Are genes behind musicians’ pitch recognition skill?

July 3rd, 2009 - 1:47 pm ICT by IANS  

Washington, July 3 (IANS) Practice makes perfect in music, but fresh evidence thrown up by research shows that for aspiring musicians, genes may also influence the outcome.
Perfect pitch, also known as absolute pitch, is the rare ability to recognise and name musical notes without any reference pitch for comparison, detecting, for instance, A before middle C.

The rarity of the aptitude contrasts with the common ability to immediately recognise and name colours, distinguishing pink from red or azure from blue.

University of California - San Francisco (UCSF) scientists said they identified a particular region of genes on human chromosome eight that is linked to perfect pitch, at least in people of European ancestry.
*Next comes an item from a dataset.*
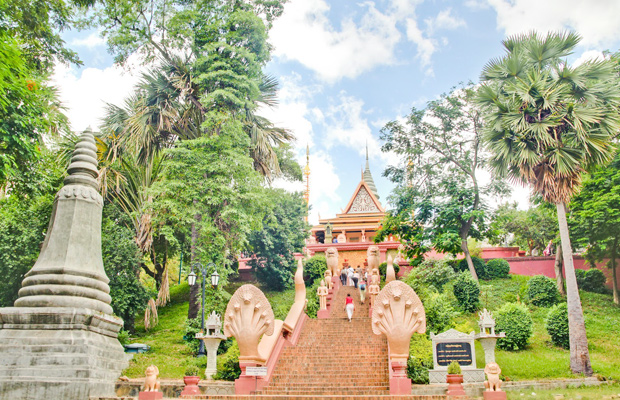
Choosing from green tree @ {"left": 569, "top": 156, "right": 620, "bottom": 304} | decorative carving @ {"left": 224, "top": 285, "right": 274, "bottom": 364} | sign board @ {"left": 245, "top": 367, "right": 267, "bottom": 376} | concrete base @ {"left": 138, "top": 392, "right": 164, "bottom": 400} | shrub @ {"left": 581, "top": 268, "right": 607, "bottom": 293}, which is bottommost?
concrete base @ {"left": 138, "top": 392, "right": 164, "bottom": 400}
The next step, they say, is to identify a specific gene.

The finding, part of a larger examination of families of various ancestries, Europeans, Ashkenazi Jews, Indians and East Asians, is the first significant genetic evidence of a role of genes in perfect pitch.

It is likely, the researchers say, that multiple genes are involved in all cases of perfect pitch and that different genes could be associated with different ethnic backgrounds.

Regardless, the finding is an important advance, they say, in their effort to move in on the relative roles of early musical training and genetic inheritance on perfect pitch.

More broadly, says senior study co-author Jane Gitschier, professor of medicine, paediatrics and genetics, and herself a singer, it is an advance in the team’s effort to explore the relative contributions of environmental factors and genes on learning and other behaviours.

“Perfect pitch is a window into the way in which multiple genes and environmental factors influence cognitive or behavioural traits,” she says.

The team has learned over the last decade that both factors contribute to perfect pitch. “What’s exciting now,” she says, “is that we now have made the first foray into teasing out the genes that may be involved.”

In the current study, the team drew on data acquired from the lab’s web-based survey, established in 2003, which gathers information about participants’ musical training history and tests their pitch-naming abilities, said an UCSF release.

These findings were published in the Friday online edition of the American Journal of Human Genetics.